Kluwer IP Law announced in September that it was partnering with Aistemos, to distribute Cipher Reports, the latest in AI over IP. This is the back story.

Patents date back 400 years, so nothing new. What has evolved is the importance and value of patents, and intangible assets more generally. For the vast majority of companies, intangible assets now account for more of the enterprise value than other e.g. fixed, assets. This has always been the case for pharmaceutical and biotech companies but now all companies are built on technology: media, retail, industrial automation, FinTech and automotive to name a few. Against this backdrop, it is perhaps not surprising that there are now over 80m patents owned by 1m organisations.

For these reasons, patent information has become the largest untapped repository of scientific and technical information. Surely not is the usual response. Patents are public – that’s the deal; publication in exchange for a time-limited monopoly. The problem is that there is no efficient way to search patent information. It is, to put it mildly, messy. The reality is much worse than that. Patent information resides in 100 patent offices, and in almost as many languages. Last year there were more new Chinese patents than US and Europe combined. The extra twist, as patent attorneys will attest to, is that patent drafting is now a blend of art and science, which regularly obscures the underlying invention.
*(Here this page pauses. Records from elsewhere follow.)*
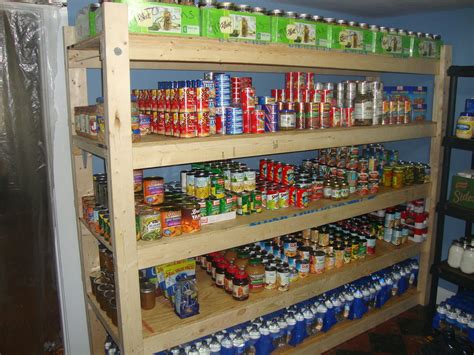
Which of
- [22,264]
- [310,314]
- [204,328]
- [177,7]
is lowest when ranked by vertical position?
[310,314]

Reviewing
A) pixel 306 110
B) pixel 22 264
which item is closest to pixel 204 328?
pixel 22 264

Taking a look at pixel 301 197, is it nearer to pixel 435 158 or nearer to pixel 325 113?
pixel 325 113

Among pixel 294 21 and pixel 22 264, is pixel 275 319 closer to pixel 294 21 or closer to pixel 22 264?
pixel 22 264

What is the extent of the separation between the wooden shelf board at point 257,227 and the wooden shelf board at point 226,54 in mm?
755

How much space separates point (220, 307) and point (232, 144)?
0.82 metres

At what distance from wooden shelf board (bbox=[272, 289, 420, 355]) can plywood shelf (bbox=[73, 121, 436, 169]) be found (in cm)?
119

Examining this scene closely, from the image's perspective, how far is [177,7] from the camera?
1610 millimetres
Now for the good news. There are many national, regional and international initiatives committed to improving the availability and accuracy of patent information (many reported on the Five IP Offices website). This work is not limited to just patent data, but also ownership (take a look at the Open Register of Patent Ownership, oropo.net), standards (ETSI have been working on a database of standard essential patents for many years) as well as litigation (PACER in the US, with the rest of the world playing catch-up).

The availability of data is necessary, but not sufficient. For information from all these sources to become a useful source of information takes three additional steps. First, aggregation. Not unlike many big data challenges, there is greater insight to be gained by combining multiple sources of data, rather than studying each in isolation. Secondly, analysis. This is where artificial intelligence and machine learning algorithms are able to help. Machines can now count, sort and analyse better and faster than humans (we should all reflect on AlphaGo from Deep Mind which beat a Go Grand Master). Thirdly, visualisation. Many of the early attempts to analyse patent information assumed that all available data should be presented to the user. That is a mistake. It is well established that communication depends on presenting the right information in the right way. Knowledge is Beautiful, Information is Beautiful are recommended reading in this area.

Cipher Reports have been created with all these objectives in mind. The creators of Cipher are Nigel Swycher, who was an IP lawyer for over 25 years, and Steve Harris, formerly a Research Fellow in the field of Artificial Intelligence and analytics. This is a perfect pairing of skills to take on the challenge and in 2013 they set up Aistemos (Latin for the process of beating copper and turning it into coins). Nigel’s experience meant that he knew the teams that were unable to access the information they wanted. Steve had the capability to apply data science that had never been deployed in the world of IP.

The result is a Cipher Report that combines multiple datasets (patents, litigation, standard essential patents, cost), that uses AI to analyse portfolios and then identify and compare patented technologies to similar portfolios owned by others. This opens up new markets for IP business intelligence such as competitive intelligence, risk management, reporting and benchmarking.

The partnership with Aistemos comes at a perfect time for Kluwer IP Law. Already a market leader in providing information to support the global practice across the full spectrum of intellectual property, there is a recognised demand for analytics to speed up and improve the work of IP professionals. Nigel Swycher, CEO of Aistemos sees the benefits in these terms: “While the press speculates on AI putting lawyers out of work, I see it differently. Cipher does all the heavy lifting quickly and accurately, leaving more time for highly skilled IP professionals to focus on what they do best – add value”.